I wasn’t going to dive. Despite growing up close to Lake Huron and going in the water a lot, I was a cautious swimmer—but not Levi. After watching me climb carefully, he backed up a few feet and then propelled himself into the pool. He came up and shook back his hair, which looked darker when wet. It brought up the memory of Grant swimming in Lance and Vivienne’s pool and how I’d watched him on that last day, feeling so…I had been unhappy, that was what I’d felt. I identified the feeling now but at the time, I hadn’t known what was wrong except that I’d been anxious about how much he was drinking. He always liked beer, but that day he’d been downing bottle after bottle.
“It feels good,” Levi called, and then swam over to me. He moved through the water like he knew what he was doing, not just splashing around.
“I had to take lessons and be on a team,” he explained when I asked. “All three of us did, but Liv’s the only one who stuck with it. She could have swum in college but she followed her asshat of a boyfriend instead.”
“Is that the guy she married?”
“No, thank Jesus,” he said, and blew out a big breath of relief that splashed droplets up onto me. “Can you swim? Does it hurt your hip?”
“I can.”
“You have a bigger scar than I expected,” he noted, and I realized what he’d been looking at as I had rinsed off.

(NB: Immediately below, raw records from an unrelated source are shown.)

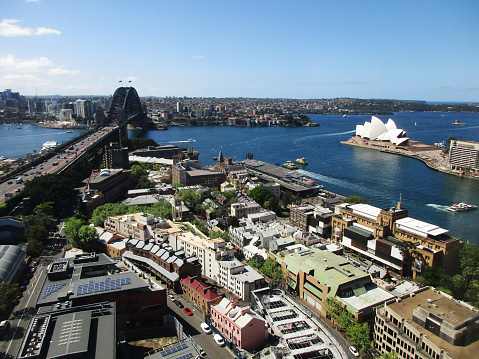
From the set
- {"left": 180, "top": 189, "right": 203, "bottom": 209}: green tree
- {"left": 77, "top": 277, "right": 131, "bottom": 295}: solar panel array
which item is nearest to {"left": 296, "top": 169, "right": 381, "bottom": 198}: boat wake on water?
{"left": 180, "top": 189, "right": 203, "bottom": 209}: green tree

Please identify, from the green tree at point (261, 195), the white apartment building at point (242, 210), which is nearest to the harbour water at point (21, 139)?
the green tree at point (261, 195)

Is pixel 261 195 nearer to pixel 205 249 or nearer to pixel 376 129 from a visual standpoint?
pixel 205 249

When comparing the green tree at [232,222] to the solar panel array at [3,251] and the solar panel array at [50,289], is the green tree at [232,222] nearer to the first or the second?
the solar panel array at [3,251]

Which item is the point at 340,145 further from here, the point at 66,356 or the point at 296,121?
the point at 66,356

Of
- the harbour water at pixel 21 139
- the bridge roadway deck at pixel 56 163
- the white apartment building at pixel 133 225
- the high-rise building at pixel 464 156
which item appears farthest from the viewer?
the harbour water at pixel 21 139

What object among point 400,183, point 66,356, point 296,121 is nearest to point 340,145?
point 400,183

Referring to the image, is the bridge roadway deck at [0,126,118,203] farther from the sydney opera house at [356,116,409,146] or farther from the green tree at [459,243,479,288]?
the sydney opera house at [356,116,409,146]
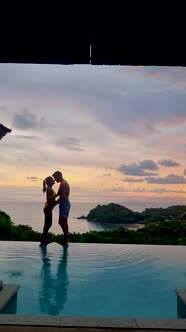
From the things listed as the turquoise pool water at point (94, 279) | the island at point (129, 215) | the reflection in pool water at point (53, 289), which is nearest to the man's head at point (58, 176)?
the turquoise pool water at point (94, 279)

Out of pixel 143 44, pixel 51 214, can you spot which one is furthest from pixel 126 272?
pixel 143 44

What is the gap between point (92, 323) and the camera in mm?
3365

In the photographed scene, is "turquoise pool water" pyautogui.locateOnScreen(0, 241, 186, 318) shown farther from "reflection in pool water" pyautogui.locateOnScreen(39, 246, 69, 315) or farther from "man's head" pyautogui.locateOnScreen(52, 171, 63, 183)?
"man's head" pyautogui.locateOnScreen(52, 171, 63, 183)

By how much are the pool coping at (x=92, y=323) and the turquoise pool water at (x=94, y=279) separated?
4.92 feet

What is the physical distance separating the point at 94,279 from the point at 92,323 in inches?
134

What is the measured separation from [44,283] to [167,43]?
4.50 m

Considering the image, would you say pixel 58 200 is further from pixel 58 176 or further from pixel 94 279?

“My surgery after the accident got complicated. It was worse than my arm and my femur.”
“That was all broken?”
“Yes,” I agreed. “And some ribs. But I got a new hip out of it.”

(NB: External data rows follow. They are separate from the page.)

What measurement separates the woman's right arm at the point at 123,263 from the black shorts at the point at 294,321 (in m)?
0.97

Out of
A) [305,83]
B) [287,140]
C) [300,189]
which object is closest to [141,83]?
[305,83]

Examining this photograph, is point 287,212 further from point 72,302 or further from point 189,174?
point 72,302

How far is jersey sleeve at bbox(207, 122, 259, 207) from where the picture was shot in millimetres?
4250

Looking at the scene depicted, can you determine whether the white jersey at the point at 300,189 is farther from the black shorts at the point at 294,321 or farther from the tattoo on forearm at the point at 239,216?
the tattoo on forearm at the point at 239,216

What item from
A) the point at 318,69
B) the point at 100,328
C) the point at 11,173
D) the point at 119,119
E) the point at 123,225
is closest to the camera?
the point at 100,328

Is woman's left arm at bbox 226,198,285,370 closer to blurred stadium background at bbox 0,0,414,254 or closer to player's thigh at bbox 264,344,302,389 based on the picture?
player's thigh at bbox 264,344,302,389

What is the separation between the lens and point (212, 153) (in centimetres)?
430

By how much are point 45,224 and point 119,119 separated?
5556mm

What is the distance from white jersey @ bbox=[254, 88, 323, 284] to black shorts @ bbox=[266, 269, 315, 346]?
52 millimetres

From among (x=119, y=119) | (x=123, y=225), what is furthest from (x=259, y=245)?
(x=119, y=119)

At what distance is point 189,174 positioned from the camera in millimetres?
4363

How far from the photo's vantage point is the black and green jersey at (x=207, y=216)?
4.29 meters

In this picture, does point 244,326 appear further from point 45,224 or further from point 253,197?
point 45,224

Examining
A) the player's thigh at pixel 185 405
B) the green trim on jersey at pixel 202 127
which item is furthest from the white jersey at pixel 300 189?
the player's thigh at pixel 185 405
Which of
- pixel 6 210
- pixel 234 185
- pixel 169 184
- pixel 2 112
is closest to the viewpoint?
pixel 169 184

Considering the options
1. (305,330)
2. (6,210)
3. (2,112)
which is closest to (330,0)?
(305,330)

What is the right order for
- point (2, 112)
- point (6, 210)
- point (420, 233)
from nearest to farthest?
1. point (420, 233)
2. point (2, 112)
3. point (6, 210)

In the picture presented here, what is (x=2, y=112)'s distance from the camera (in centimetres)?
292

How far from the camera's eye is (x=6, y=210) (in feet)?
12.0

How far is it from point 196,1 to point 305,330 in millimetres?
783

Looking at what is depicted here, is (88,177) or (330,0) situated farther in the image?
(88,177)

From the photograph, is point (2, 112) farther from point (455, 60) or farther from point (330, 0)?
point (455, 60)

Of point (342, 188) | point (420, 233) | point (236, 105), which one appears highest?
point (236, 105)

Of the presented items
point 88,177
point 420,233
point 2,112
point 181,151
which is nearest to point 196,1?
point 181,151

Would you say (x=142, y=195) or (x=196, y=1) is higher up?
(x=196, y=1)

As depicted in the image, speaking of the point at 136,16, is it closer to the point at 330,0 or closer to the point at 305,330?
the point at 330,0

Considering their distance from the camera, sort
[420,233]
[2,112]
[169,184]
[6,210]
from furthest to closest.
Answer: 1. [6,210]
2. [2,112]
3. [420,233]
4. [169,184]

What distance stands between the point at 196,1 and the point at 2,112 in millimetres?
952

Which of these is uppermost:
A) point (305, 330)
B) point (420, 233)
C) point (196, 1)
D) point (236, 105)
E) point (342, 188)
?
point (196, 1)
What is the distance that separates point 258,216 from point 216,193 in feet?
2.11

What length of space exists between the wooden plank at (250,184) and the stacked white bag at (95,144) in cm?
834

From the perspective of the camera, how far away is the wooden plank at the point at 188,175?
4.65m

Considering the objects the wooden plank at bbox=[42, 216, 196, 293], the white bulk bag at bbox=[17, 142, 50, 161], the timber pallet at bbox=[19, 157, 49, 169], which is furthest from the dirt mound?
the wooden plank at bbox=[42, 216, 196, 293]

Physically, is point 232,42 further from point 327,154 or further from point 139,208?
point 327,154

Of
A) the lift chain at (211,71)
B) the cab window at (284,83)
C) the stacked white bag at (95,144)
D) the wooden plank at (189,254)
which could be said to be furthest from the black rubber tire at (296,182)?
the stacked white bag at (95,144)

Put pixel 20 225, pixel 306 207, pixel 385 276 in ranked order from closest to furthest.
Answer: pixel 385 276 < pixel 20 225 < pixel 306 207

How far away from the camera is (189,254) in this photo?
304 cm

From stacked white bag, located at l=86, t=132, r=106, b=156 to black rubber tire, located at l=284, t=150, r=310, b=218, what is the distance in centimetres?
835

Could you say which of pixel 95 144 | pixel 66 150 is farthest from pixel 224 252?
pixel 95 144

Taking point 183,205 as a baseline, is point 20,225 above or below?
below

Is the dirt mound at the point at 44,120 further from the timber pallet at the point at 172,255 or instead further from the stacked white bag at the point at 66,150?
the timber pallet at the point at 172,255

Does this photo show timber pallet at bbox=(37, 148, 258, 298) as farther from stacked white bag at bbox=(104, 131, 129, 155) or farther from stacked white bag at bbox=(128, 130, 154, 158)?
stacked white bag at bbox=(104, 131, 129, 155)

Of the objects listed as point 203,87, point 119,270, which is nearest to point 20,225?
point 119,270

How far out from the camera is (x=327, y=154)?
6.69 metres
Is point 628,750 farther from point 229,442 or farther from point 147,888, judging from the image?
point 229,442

“You had to have your hip replaced?” he asked incredulously.
“There was a lot of damage, more than they could repair. But it wasn’t as bad as my head.”
“A concussion,” Levi confirmed.
“Yes, and then post-concussion syndrome. That’s it, besides the other stuff.” I pushed off the side, where I had been sitting on the smooth ledge, and paddled a lot less gracefully than he had done. I looked back to see him watching. “I won’t drown,” I promised. “I was never in danger of that, not after the first time.”
“What? What first time?”
I briefly explained what had happened when I was little, kindergarten-age. I had been invited to a pool party because all the kids in my class had gone, but I’d been much less than competent in the water at that point. “I sank but they fished me out.”
“Were you breathing?”
I thought back. “No, not at first. I don’t remember much from when I started to choke and things went black up to when the ambulance was there. I got a lot more careful in the water after that, and I got better at swimming. One way I did it was by watchingMillion Dollar Mermaid. Esther Williams is amazing. Did you know she could have competed in the Olympics, but World War—”

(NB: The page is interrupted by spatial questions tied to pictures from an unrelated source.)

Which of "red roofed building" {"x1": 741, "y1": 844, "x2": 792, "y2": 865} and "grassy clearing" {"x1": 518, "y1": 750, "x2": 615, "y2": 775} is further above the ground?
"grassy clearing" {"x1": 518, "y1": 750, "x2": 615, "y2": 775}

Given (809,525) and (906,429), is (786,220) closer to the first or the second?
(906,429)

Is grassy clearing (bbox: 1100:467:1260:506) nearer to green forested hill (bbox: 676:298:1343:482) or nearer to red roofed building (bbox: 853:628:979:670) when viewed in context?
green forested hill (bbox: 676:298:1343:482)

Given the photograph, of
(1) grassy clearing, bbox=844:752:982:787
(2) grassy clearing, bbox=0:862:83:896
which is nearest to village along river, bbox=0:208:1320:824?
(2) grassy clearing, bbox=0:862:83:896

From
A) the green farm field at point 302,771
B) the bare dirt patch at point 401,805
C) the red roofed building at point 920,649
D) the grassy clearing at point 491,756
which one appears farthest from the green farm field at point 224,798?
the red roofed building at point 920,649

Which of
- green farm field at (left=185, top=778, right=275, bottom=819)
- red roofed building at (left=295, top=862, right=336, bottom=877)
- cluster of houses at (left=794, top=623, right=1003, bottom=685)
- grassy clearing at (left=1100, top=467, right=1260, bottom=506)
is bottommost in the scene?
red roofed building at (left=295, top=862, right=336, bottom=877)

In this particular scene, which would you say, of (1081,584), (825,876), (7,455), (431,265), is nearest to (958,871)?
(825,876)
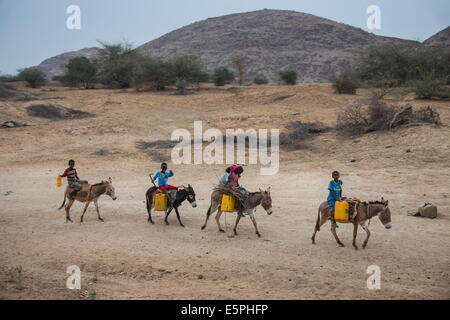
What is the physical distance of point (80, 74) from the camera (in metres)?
48.0

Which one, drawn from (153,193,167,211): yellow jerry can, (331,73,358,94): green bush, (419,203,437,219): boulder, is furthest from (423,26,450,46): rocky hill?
(153,193,167,211): yellow jerry can

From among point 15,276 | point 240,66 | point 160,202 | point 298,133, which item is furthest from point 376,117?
point 240,66

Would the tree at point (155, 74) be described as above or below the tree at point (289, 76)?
below

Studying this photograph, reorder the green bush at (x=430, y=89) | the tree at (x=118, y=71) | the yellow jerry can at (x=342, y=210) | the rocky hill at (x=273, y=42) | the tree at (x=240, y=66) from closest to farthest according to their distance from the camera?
the yellow jerry can at (x=342, y=210), the green bush at (x=430, y=89), the tree at (x=118, y=71), the tree at (x=240, y=66), the rocky hill at (x=273, y=42)

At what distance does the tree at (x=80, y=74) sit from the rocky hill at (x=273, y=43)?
24.5 m

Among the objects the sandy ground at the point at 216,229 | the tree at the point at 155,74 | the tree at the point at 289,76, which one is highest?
the tree at the point at 289,76

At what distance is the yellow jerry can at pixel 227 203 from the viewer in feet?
33.8

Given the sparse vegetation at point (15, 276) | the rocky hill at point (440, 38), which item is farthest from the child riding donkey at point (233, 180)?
the rocky hill at point (440, 38)

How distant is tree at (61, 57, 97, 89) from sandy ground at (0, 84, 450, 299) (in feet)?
80.9

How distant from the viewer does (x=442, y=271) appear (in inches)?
310

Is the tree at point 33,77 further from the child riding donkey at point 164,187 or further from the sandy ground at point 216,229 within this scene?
the child riding donkey at point 164,187

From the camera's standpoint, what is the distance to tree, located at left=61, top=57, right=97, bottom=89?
4810 cm
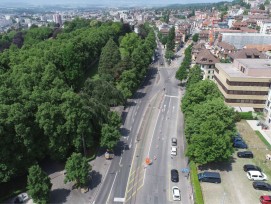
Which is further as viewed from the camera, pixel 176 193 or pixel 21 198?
pixel 176 193

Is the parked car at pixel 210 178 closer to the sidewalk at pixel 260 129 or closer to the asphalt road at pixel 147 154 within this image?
the asphalt road at pixel 147 154

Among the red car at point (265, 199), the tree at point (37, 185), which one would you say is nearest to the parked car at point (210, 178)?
the red car at point (265, 199)

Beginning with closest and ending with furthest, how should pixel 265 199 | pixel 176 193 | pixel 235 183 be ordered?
pixel 265 199
pixel 176 193
pixel 235 183

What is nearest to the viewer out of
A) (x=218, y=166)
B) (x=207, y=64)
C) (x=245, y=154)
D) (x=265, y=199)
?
(x=265, y=199)

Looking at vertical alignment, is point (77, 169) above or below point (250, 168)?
above

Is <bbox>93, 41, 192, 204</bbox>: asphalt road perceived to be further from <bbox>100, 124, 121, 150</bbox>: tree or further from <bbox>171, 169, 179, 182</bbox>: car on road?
<bbox>100, 124, 121, 150</bbox>: tree

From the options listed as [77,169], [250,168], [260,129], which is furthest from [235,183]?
[77,169]

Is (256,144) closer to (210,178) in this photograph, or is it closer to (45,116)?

“I’m more interested in the fact that you’ve had two near-death experiences than in the story of some Olympian,” he interrupted. He had swum out to me and was treading water next to where I floated.
“Three.”
“What?” Levi asked.
“I’ve had three near-death experiences. In high school, I was in my first car crash.”
He took my arm and towed me back over to the side of the pool. “You haven’t mentioned any of this before.”